Lettere settentrionali 4

L'Italia nel suo mediterraneo

L’Italia nel suo mediterraneo

Il cugino di mia madre aveva una cartoleria, quindi è passato alla distribuzione in grande,
gli serviva una mano e io ne avevo due. Avevo vent’anni.
Adesso sto a Crema. Esattamente da dopo Natale. Dal momento in cui ho capito che, nonostante le promesse, i contributi non me li avrebbe mai versati. Lui mi diceva: “mo’ vediamo, dopo natale”, alla terza epifania mi è sembrato troppo…e me ne so andato. Sto all’esselunga, ancora per poco alla cassa.

La mia Terra ad agosto spende svariati milioni di soldi pubblici per offrire concerti gratuiti ai suoi cittadini.
La gente è felice, gli sembra una volta tanto di stare al centro, viene la televisione e si sentono importanti. Poi a settembre i figli maggiorenni, quelli laureati, partono per l’Europa.
Il risultato è che pochi sanno dove si trova la mia Terra.
Però, la conoscono bene i manager dei cantanti.

Sono partito, non mi ricordo l’anno.
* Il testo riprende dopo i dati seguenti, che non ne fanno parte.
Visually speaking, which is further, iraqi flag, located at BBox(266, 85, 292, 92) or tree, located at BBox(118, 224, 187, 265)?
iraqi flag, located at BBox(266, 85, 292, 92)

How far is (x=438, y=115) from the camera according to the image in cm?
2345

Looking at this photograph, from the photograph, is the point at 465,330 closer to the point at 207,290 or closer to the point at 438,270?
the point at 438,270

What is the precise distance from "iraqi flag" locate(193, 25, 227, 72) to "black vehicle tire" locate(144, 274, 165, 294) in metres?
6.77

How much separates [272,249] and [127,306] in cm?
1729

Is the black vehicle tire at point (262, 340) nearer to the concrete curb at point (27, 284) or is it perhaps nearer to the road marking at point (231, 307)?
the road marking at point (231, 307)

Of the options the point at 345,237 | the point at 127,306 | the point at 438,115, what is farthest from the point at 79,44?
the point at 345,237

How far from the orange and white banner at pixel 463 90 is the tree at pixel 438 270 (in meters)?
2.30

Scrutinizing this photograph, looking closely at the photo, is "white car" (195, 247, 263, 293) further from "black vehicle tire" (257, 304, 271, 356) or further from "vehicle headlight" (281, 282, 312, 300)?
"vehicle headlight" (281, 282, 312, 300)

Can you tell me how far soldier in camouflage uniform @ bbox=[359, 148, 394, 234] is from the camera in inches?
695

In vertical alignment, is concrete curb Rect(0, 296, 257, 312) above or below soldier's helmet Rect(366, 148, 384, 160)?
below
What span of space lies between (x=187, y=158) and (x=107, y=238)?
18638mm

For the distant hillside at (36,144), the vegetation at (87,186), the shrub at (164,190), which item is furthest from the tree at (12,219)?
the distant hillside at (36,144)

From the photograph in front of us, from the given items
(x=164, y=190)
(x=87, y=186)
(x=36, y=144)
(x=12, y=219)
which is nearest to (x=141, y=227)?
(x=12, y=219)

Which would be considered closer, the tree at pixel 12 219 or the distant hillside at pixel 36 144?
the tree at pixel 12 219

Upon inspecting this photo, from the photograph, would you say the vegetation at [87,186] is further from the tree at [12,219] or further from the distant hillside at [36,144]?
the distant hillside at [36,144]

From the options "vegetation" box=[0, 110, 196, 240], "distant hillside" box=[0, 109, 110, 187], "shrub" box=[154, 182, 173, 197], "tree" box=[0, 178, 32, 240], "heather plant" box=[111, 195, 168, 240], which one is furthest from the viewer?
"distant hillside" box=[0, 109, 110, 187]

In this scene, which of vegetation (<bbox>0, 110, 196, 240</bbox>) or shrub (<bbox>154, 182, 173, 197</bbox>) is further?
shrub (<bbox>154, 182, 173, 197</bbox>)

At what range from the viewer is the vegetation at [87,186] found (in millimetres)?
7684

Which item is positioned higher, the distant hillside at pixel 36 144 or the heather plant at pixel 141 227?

E’ stato poco dopo che il nipote di un noto politico locale approdò al festival di Sanremo. Dopodiché, il cantante fece una tournee, un disco, e sparì.
Lo zio, il politico, divenne ministro dell’università, fece un’alleanza sbagliata e scomparve. Tra i due ero sparito pure io, ingegnere aerospaziale a Tolosa.

Ho studiato al liceo scientifico di Caserta. Mi sono laureato in Filosofia alla Federico II di Napoli.
Scrivo da sempre e sono diventato giornalista. Me ne sono andato quando mi hanno condannato a morte.
Da un palco avevo fatto i nomi dei camorristi di Casal di Principe, avevo detto che quella non era la loro Terra, che se ne dovevano andare. Alla fine, però, me ne sono andato io.
Da allora sono diventato per tutti Roberto Saviano.

Il comune ha deciso di asfaltare la strada che porta alla mia casa, in campagna. D’altronde li votavo. Mi è costato in tutto un bel primo piatto, quattro conigli, caciocavallo, soppressata e vino a volontà. La sera della cena, con mezza amministrazione, ricordo i visi rossi, le facce ingrassate, le risate. Ogni tanto mi sogno ancora i conigli, messi lì in tante piccole bare circolari, nudi in mezzo ai peperoni. Poi i baffi sporchi dell’assessore, i bambini spensierati, l’italiano incerto del sindaco.

Da quando sono andato via il calcio non lo seguo più. Insegno italiano e storia al Nord.
E’ che a fine campionato noi eravamo salvi e loro lottavano per la promozione in interregionale.
Il primo tempo finì zero a zero.
Nell’intervallo scese il presidente e disse che dovevamo perdere.
Entrammo in campo io e altri due dell’under diciotto. Ma niente.
Avrei tirato nella porta avversaria con tutta la forza.
Non toccai una palla. Poco dopo la difesa quasi ferma li fece segnare.
Il pubblico festeggiò, incurante dell’evidenza. L’ispettore a bordo campo fece finta di niente.
A me scendevano le lacrime che cercavo di nascondere.
Segnarono altri due goal e il nostro allenatore li aspettò all’uscita del campo per sputargli in faccia che erano giocatori da poco, e uomini da niente.